The young man in the Texas case was completing an assignment for his class. He was not plotting the bloody assassination of his teacher. He recognized the terror in his story. That's why he submitted it as a "HORROR" story. Kids have written stuff like this forever. They do so, because they read the work of adults who have become famous writing about murder and mayhem. Think E.A. Poe. Think Stephen King. Hell, think Brothers Grimm!

The administrators involved said that perhaps the issue wouldn't have been escalated, except that the boy used the names of real people. Not that I believe that statement in the first place, but for Pete's sake! He's a 13 year-old kid, trying to write a story that would capture the imaginations of his audience. . . primarily, other 13 year-old kids. . . his friends and classmates. How better to get their attention than to use names they all knew? How better, for that matter, to exorcise horrific images from his mind than by putting them on paper and laughing about it?

Because that's what they do, you know. . . teenaged kids. They make jokes about the things that bother them. They bring their fears into the open, and then try to laugh at them. The evil in the world becomes the subject of gallows humor. Maybe laughing about it will make it a little easier to bear. Because they know, these teens, that they are basically powerless to do anything about it. It's the adults' world. The grown-ups rule things.

Some of us never outgrow that tendency to laugh at our fears. The responsibilities of adult society may make us keep the more morbid cracks to ourselves, but we try to laugh at the things we cannot change. It's been the fodder of comedians for ages. But I don't see anyone locking up adults for making jokes about "going postal".
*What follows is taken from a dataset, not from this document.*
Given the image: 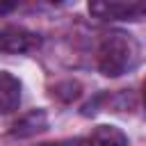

It's going too far. If we let things continue apace, we will give rise to a nation of total paranoiacs. It's bad enough already. Parents are afraid, and in turn they are making their children afraid. What will that mean to their children's children? And they won't just be afraid of the small handful of truly evil people out there. They will be afraid of authority, and of society, because they are learning that you cannot speak freely, lest someone take your words at face value and have you arrested.

It's time to relax a little bit. It's time to get back to the reality that every black trench coat doesn't cover a psychotic killer. Time to remember that if you pinch your lover, she may sometimes say, "I'm gonna kill you!", and never mean one word of it.

And most of all, it's time to remember that kids are kids, and we need to let that be. Help them, and guide them. But don't crush them with our own fear. They have enough of their own already.